Written by Brad McMillan, CFA®, CFP® | May 6, 2015 5:26:00 PM

Last night, a reader wrote in asking about a bold prediction by a “very successful financial advisor”: if Greece were to miss a payment and default on its debt, the market would fall 50 percent. Setting aside whether this financial advisor has moved all his clients to cash—and if he really believes in that idea, he certainly should—I very much disagree with his conclusion.

It occurred to me, though, that for all the talk about the risk from Greece, I haven’t yet written about what might happen in the event of a default.

Expect a Greek default of some sort

First, let’s look at the payments that are coming due, as follows:

  • In 2015, Greece faces total payments of €22.5 billion, of which €8.7 billion goes to the International Monetary Fund and €6.7 billion to the European Union.
  • In the next six weeks, to the end of June, €2.27 billion is due to the IMF, €774 million of which is due next Monday.
  • Total debt to the IMF and the European institutions is around €324 billion.

Bottom line: Greece does not have the money to make those payments.

Some form of Greek default therefore seems assured, whether it’s papered over by continued ECB bailout plans, debt restructuring of some kind, or another tactic.

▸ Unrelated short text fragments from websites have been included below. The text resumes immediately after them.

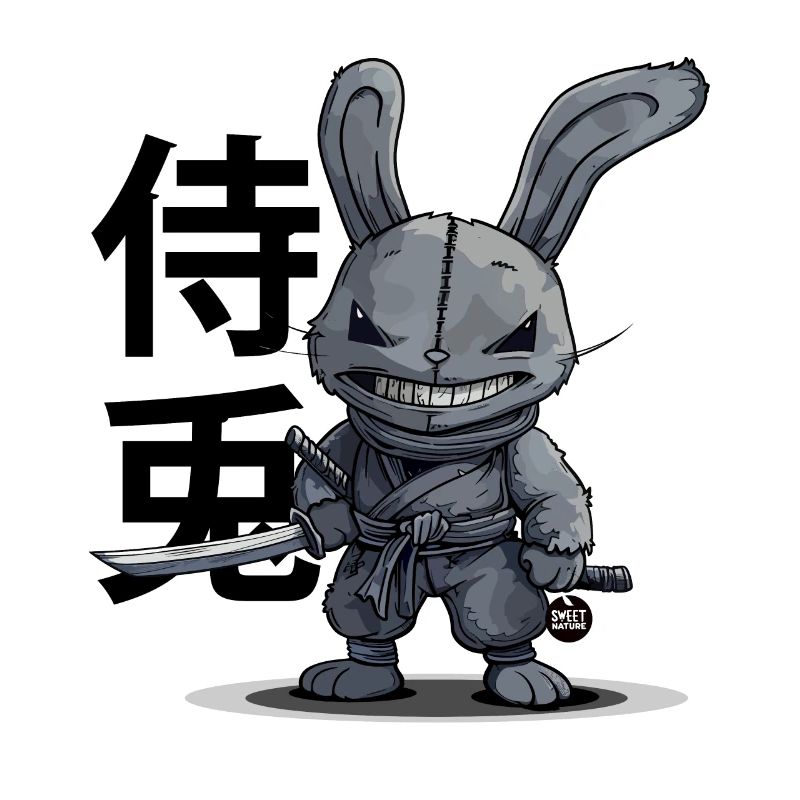 Samurai-Kaninchen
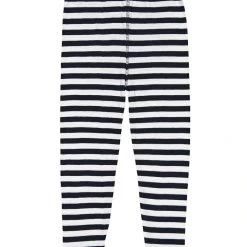 Rabbit Skins Baby Pajama Pants Navy Stripe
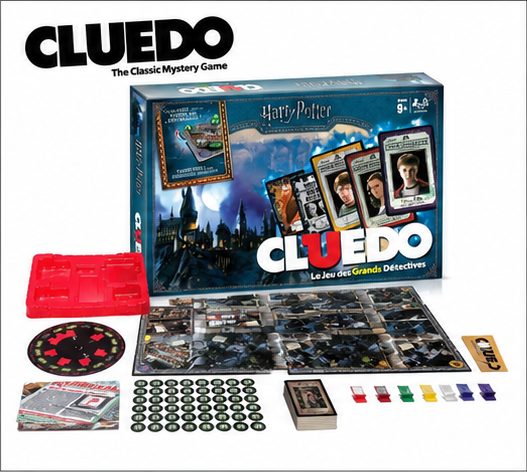 Strategy Board Game - Cluedo Harry Potter Edition Bordspel, Engelse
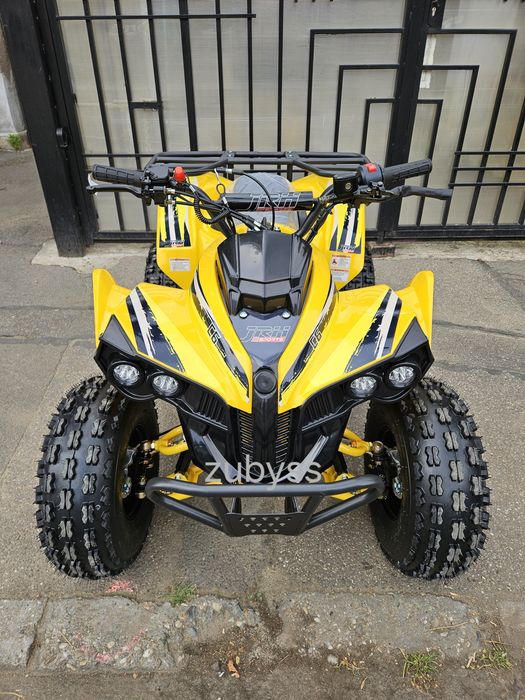 Atv 125cc benzina pt copii roti 8inch model nou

In that sense, whether or not Greece misses a payment is almost irrelevant. But the potential effects on the markets certainly aren’t.

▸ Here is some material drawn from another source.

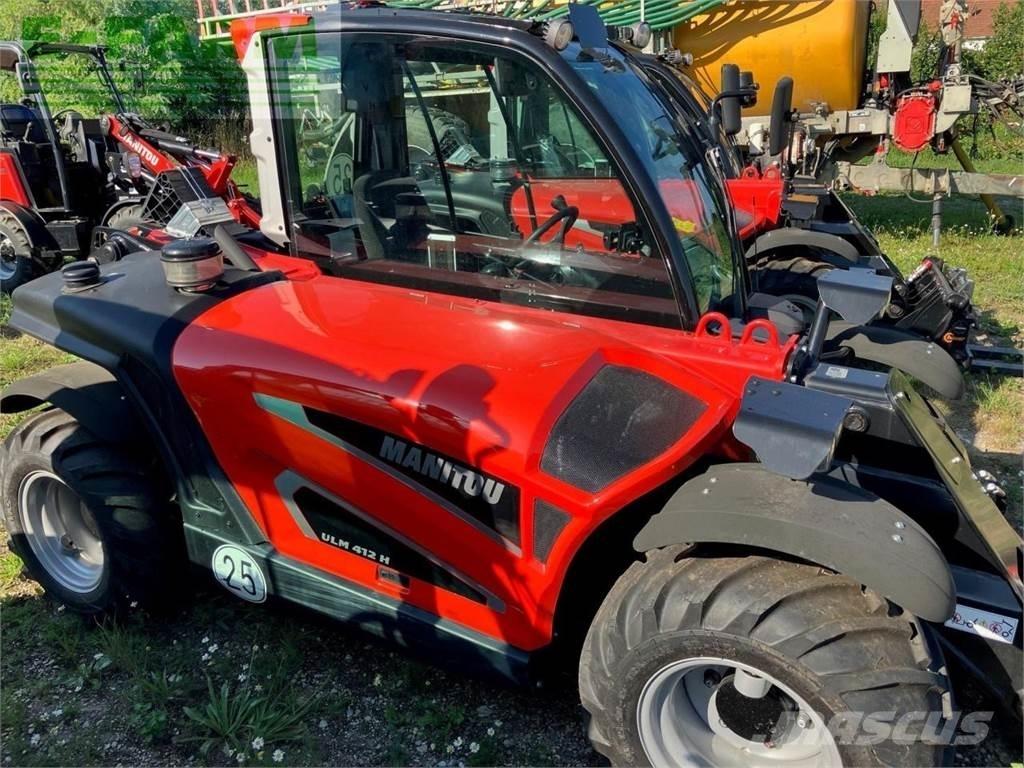 Manitou ULM 412 H معدات مناولة لأغراض الزراعة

Markets are not completely irrational, so the impact would largely depend on any new information such a miss would convey. No one in the financial world is unaware of the Greek situation, or of the very real prospect of immediate missed payments and default. Investors are following this story on a daily basis, and most reasonable scenarios have been priced into the market.

For the market to react, it would have to have some new information to react to.

What could prompt a negative market reaction?

To rephrase the original question: What information would a Greek payment miss or default have to convey to convince investors that companies are worth much less than we now think?

The worth of companies, over time, depends on how much they earn. Taking it to the next step, and considering only the U.S., we might phrase the question like this: What new information could come out of a Greek payment miss or default that would convince investors that U.S. companies would make much less than we now expect?

Put this way, the question seems kind of silly. Greece is a very small economy. The U.S. has relatively little exposure to the rest of the world through trade, compared with other countries, and U.S. institutions have very limited exposure to Greek debt. Plus, as I mentioned above, everyone can see it coming this time.

It’s hard to imagine how a Greek default would materially reduce the earning power of U.S. companies or, for that matter, of European companies.

Although a Greek default may bring new information to light, it’s likely to be limited and primarily related to European companies and markets. Europe could potentially take a hit, but even there, the damage is likely to be limited. The U.S. is even less exposed and might actually benefit from European problems as investors flee to a safer location.

I would also argue that a Greek default could lay the groundwork for a real solution, ultimately benefiting everyone despite the short-term damage. That, however, is another post.